The air stirring expedient most often used in citrus groves is the wind machine, consisting of a large propeller, driven by a powerful engine. It is intended to mix the warmer air from just above the trees with the cold layer of air that forms among them. To be effective, a wind machine must necessarily consume a substantial amount of fuel. Since one wind machine can stir up air in only a limited area, a grove of any substantial size has to have a number of wind machines, each representing a substantial investment that is idle most of the time. Helicopters have been employed as a substitute for wind machines, but operating a helicopter is by no means inexpensive, and it requires an especially skilled pilot because the helicopter has to be flown at treetop level to be effective. Of course air mixing cannot be successful in any case if the higher level air is not warm enough.
Water spraying, which has the advantage of being non-polluting, puts heat into the air. But it can only be effective if enough sprays are used, each putting out an adequate volume of water. Therefore, water spraying not only requires the presence of a plentiful water supply but involves a large investment in pumping equipment and demands a high energy expenditure for pumping the water.
In the light of the present invention, these prior expedients for preventing frost damage can now be seen as inefficient because they did not take into account the conditions that create the possibility of such damage. In regions where citrus fruits are grown, frost conditions usually develop when the air is calm, or nearly so. As the ground loses its heat, small areas cool more rapidly than the rest of the ground, and the air over such cold areas, no longer heated by upward radiation, cools correspondingly and settles through the trees, displacing warm air upwardly in adjacent areas. If the subsiding air is cold enough, and remains in contact with the fruit long enough, the juice freezes--at least in parts of the fruit--and the crop is damaged.
Smudging tends to create very localized hot spots near ground level and generates correspondingly narrow rising currents of heated air. Because the air in these updrafts is so much hotter than the surrounding air, they rise at a high velocity, and consequently little horizontal mixing takes place. The dense smoke from smudging tends to block upward radiation, and thereby prevents some loss of heat, but much of the oil is wasted in convective heating of the air above the trees. Because of the lack of horizontal mixing, there can still be crop damage at locations between smudge pots, especially if the atmosphere is unusually cold.

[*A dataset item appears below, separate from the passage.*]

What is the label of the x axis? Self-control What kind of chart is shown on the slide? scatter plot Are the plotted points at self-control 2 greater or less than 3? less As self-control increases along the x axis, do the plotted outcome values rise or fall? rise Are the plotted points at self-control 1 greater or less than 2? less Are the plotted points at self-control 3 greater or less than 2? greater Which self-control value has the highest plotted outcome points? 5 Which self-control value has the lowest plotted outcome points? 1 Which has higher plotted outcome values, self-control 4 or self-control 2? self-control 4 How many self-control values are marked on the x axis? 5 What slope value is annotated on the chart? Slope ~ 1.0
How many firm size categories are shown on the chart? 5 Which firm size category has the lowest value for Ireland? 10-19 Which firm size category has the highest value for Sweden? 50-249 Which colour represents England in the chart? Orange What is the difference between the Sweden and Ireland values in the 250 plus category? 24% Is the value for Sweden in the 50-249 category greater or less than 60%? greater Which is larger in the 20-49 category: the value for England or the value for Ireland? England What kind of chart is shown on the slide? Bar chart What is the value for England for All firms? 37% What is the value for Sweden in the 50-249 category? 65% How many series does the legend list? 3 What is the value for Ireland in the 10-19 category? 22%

Air mixing and water spraying involve much larger capital investments than smudging and, in addition, demand high expenditures for energy.
A fact not heretofore taken into account in applying any of these expedients is that a citrus grove ordinarily has one or more trouble spots where frost usually develops first and is most severe, and it has other areas which are less likely to sustain crop damage. With smudging in particular, efficient employment of manpower seldom accords with efficient operation of the smudge pots. Ordinarily the trouble spots can not be identified, but even if they are known, it is not always feasible to light the smudge pots in the trouble spots first and then work out towards the relatively frost-immune areas. What this means is that a certain amount of fuel is wasted in combatting frost that has not developed and may not develop. The same considerations obviously apply to the use of wind machines, helicopters and water sprays.